SHAP Magnitude Reflects Language Confidence

| Language | Typical Top |SHAP| | Why | |---|---|---| | English | 0.02 – 0.06 | GloVe covers English comprehensively — strong, directional gradients | | Hinglish | 0.04 – 0.46 | Roman-script words partially covered; model learned strong code-mixed patterns from Phase 1 | | Hindi | 0.003 – 0.007 | Devanagari script is OOV in GloVe — near-zero vectors produce tiny gradients |

Hindi confidence is 10× lower than English. This is a fundamental limitation of using GloVe (English-trained) for multilingual text. A multilingual model (e.g. mBERT, MuRIL) would show much more balanced confidence across languages.
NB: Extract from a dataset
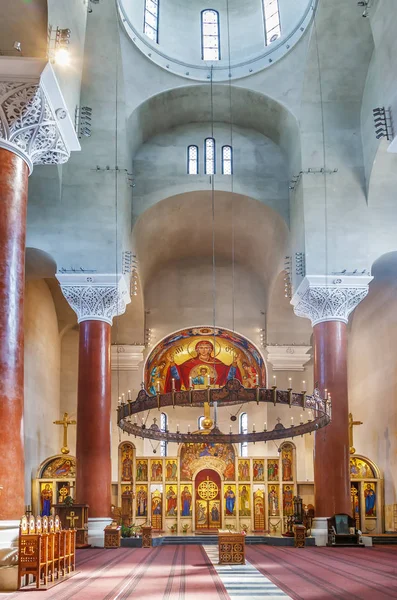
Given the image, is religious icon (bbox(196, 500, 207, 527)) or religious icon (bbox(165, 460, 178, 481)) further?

Effect of 50-Epoch Training vs 8-Epoch

Compared to the equivalent v1 strategy (Hinglish → Hindi → English, 8 epochs), the v2 model shows:

  • More directional Hinglish markersarey, bahir, punish are contextually coherent; v1 had noisier Hinglish top words
  • Accusatory framing as primary hate signalblamed, criticized in full eval rather than random rare words; deeper training on the Full phase produced this generalisation
  • Similar English markers — both models converge on English hate vocabulary after the English phase; the difference is mainly in non-English languages

Consistent Non-Hate Signal

"online" is the most stable non-hate predictor across all four evaluation sets. It appears in informational, conversational, and reporting contexts in all three languages — the model correctly identifies this as a non-toxic context word.

Spurious Correlations

syntax and sine appearing as hate markers in the full evaluation are clear spurious correlations — rare technical words that happened to co-occur with hateful content in a small number of training examples. The BiLSTM cannot distinguish this from meaningful signal because GloVe has no semantic grounding for these words in a hate/non-hate context.

This is the primary motivation for contextual models: BERT-based approaches would represent the same word differently depending on surrounding context, eliminating most spurious co-occurrence patterns.